→ **Extracted data**
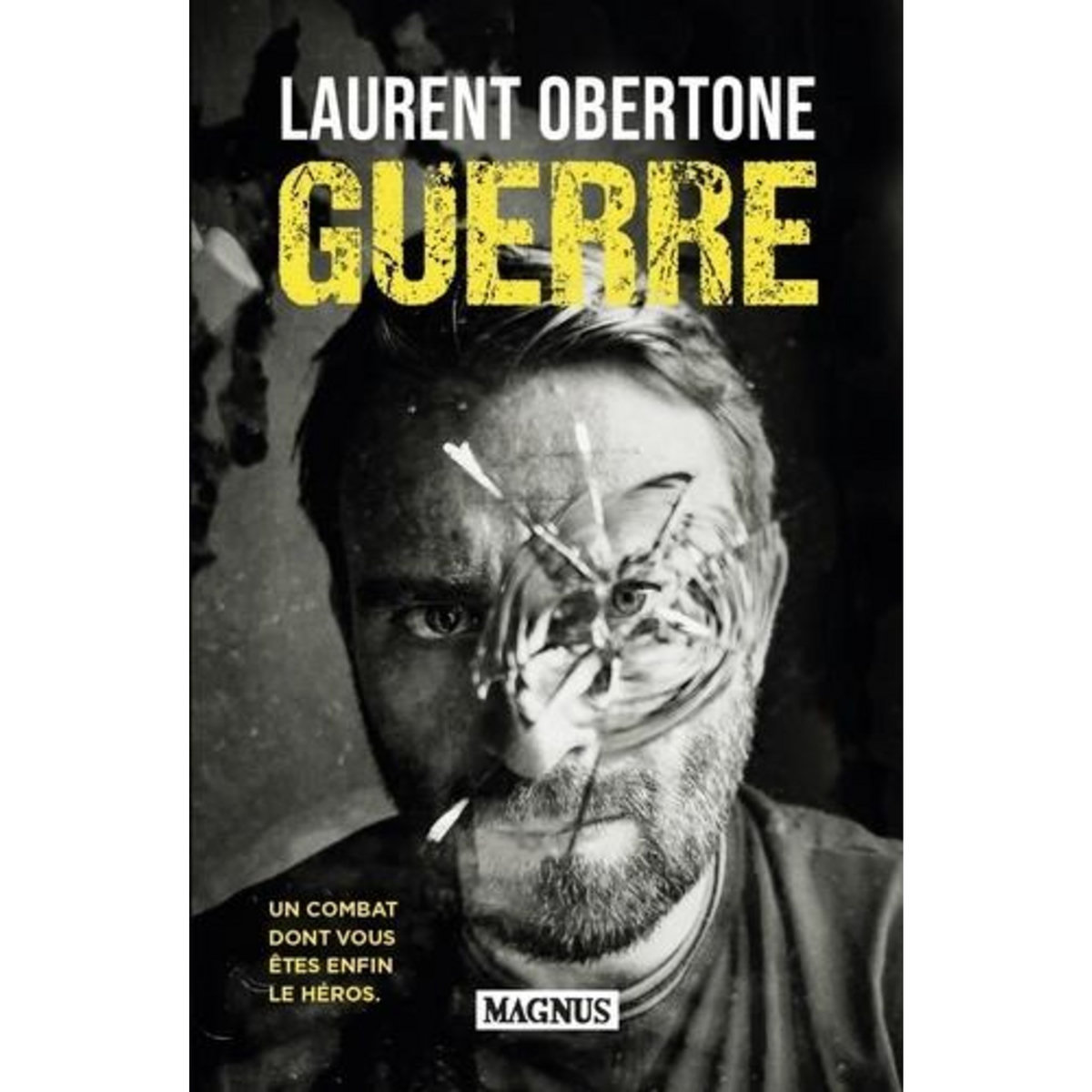 GUERRE. UN COMBAT DONT VOUS ETES ENFIN LE HEROS, Obertone Laurent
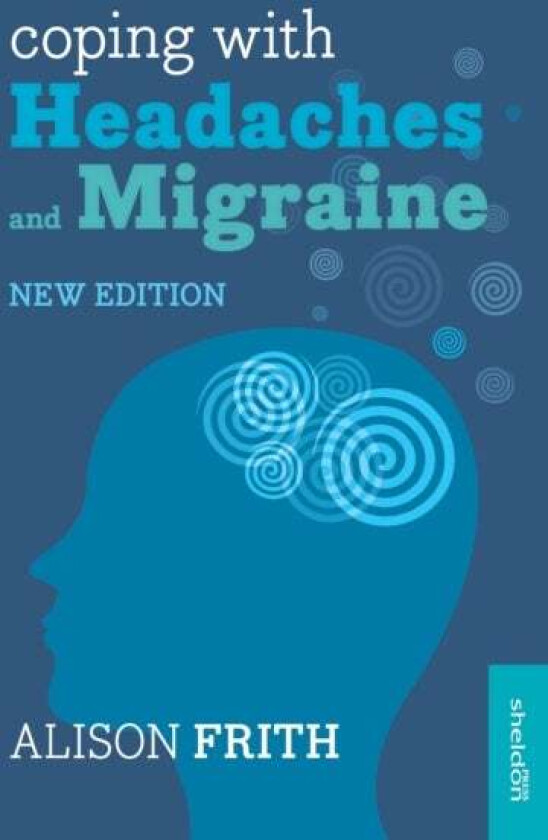 Coping with Headaches and Migraine av Alison Frith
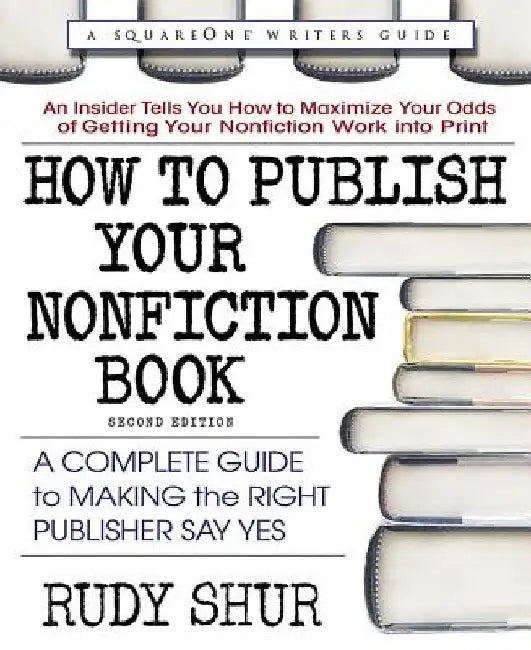 How to Publish Your Nonfiction Book: A Complete Guide to Making the Right Publisher Say Yes by Shur, Rudy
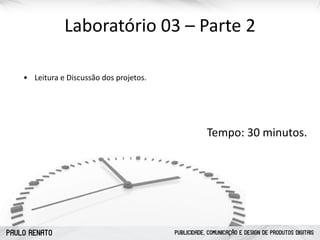 PAULO RENATO PUBLICIDADE, COMUNICAÇÃO E DESIGN DE PRODUTOS DIGITAIS
Laboratório	
  03	
  –	
  Parte	
  2
• Leitura	
  e	
  Discussão	
  dos	
  projetos.	
  
Tempo:	
  30	
  minutos.
 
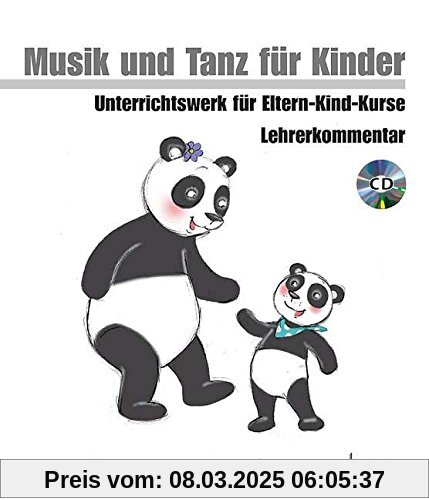 Bim und Bam - Musik und Tanz für Kinder: Unterrichtswerk für Eltern-Kind-Kurse. Lehrerband mit CD. (Musik und Tanz für K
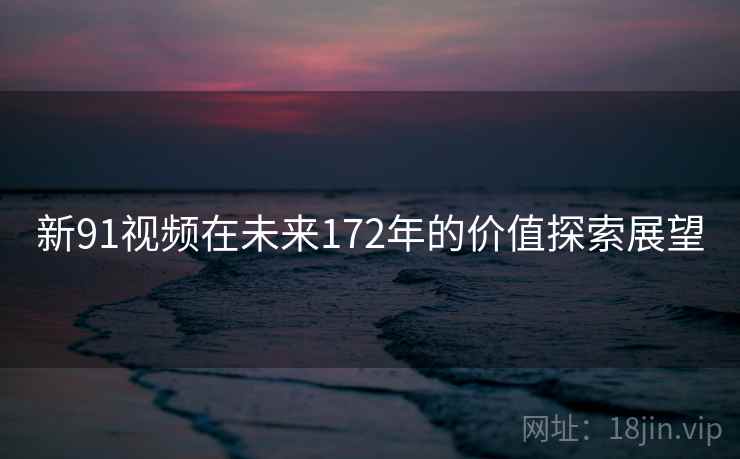 新91视频在未来172年的价值探索展望 新91视频在未来172年的价值探索展望
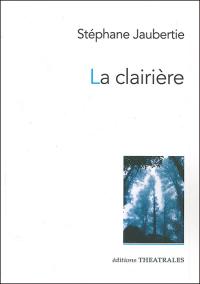 la-clairiere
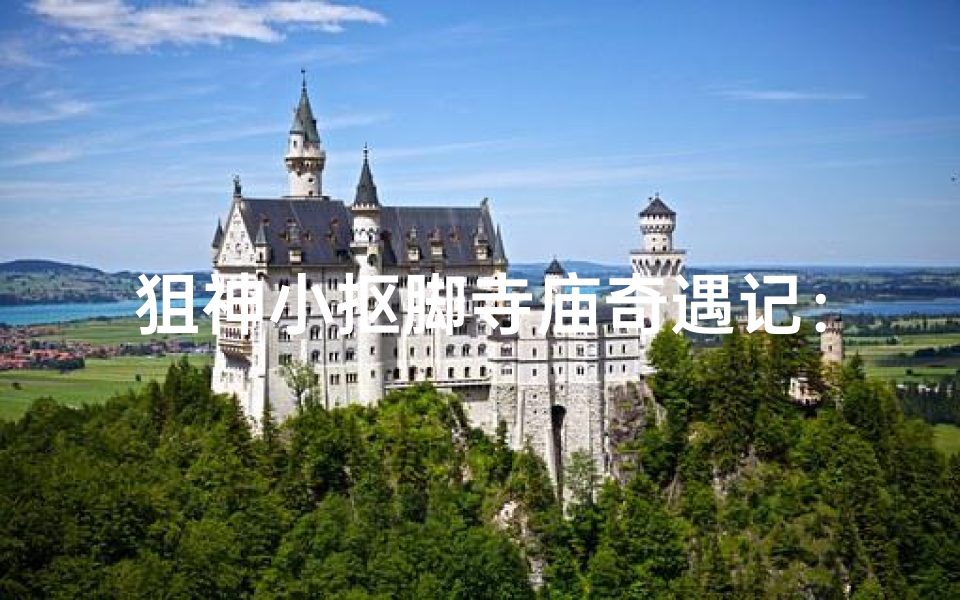 狙神小抠脚寺庙奇遇记:揭秘神秘佛国宝藏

→ **What the exercise asks**
Locate "Laboratório" in the listing above, then print exactly the lines from that line through the final one, omitting all pictures.

→ **Result of the exercise**
Laboratório	
  03	
  –	
  Parte	
  2
• Leitura	
  e	
  Discussão	
  dos	
  projetos.	
  
Tempo:	
  30	
  minutos.
 
 Bim und Bam - Musik und Tanz für Kinder: Unterrichtswerk für Eltern-Kind-Kurse. Lehrerband mit CD. (Musik und Tanz für K
 新91视频在未来172年的价值探索展望 新91视频在未来172年的价值探索展望
 la-clairiere
 狙神小抠脚寺庙奇遇记:揭秘神秘佛国宝藏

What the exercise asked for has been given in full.